Animal studies suggest a favorable safety profile at high doses, but human safety data are currently insufficient to make a definitive statement.
Can it help with pain?
Preclinical evidence strongly supports its analgesic and neuropathic pain prevention effects, particularly through its active compound α-cyperone.
How quickly can I expect to see effects?
In animal models, effects typically appear after several days to weeks of consistent treatment, suggesting it's not an acute-acting supplement.
Is it effective for depression?
Animal studies have shown antidepressant-like effects, but there is currently no human evidence to confirm this benefit.
Can it be used alongside chemotherapy?
It shows potential for preventing neuropathic pain induced by chemotherapy in animal models, but human clinical trials are needed before recommending this use.
Research Sources
- https://pmc.ncbi.nlm.nih.gov/articles/PMC8443348/ – This review and animal toxicity study found that Cyperus rotundus extract was safe at high doses in mice and rats, showing no toxicity or behavioral changes. It also confirmed potent anti-inflammatory effects in animal models, highlighting its therapeutic potential. The study was well-conducted in animal models but lacked human data.
- https://pmc.ncbi.nlm.nih.gov/articles/PMC11679560/ – This high-quality preclinical RCT in mice demonstrated that α-cyperone and Cyperus rotundus extract prevented paclitaxel-induced neuropathic pain. It showed significant reductions in pain-related proteins and behavioral symptoms, indicating a promising role for neuropathic pain prevention. The study was limited to animal subjects.

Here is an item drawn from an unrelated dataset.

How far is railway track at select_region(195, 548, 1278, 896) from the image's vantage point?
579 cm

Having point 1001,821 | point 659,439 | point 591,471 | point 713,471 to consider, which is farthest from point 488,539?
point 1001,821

- https://www.frontiersin.org/journals/pharmacology/articles/10.3389/fphar.2022.965902/full – This systematic review synthesized existing literature on Cyperus rotundus, covering its ethnomedicine, phytochemistry, and pharmacology. It confirmed antidepressant and anti-inflammatory effects observed in preclinical studies and emphasized the need for more high-quality human clinical trials to validate these findings. The review provided a good synthesis but highlighted the lack of clinical data.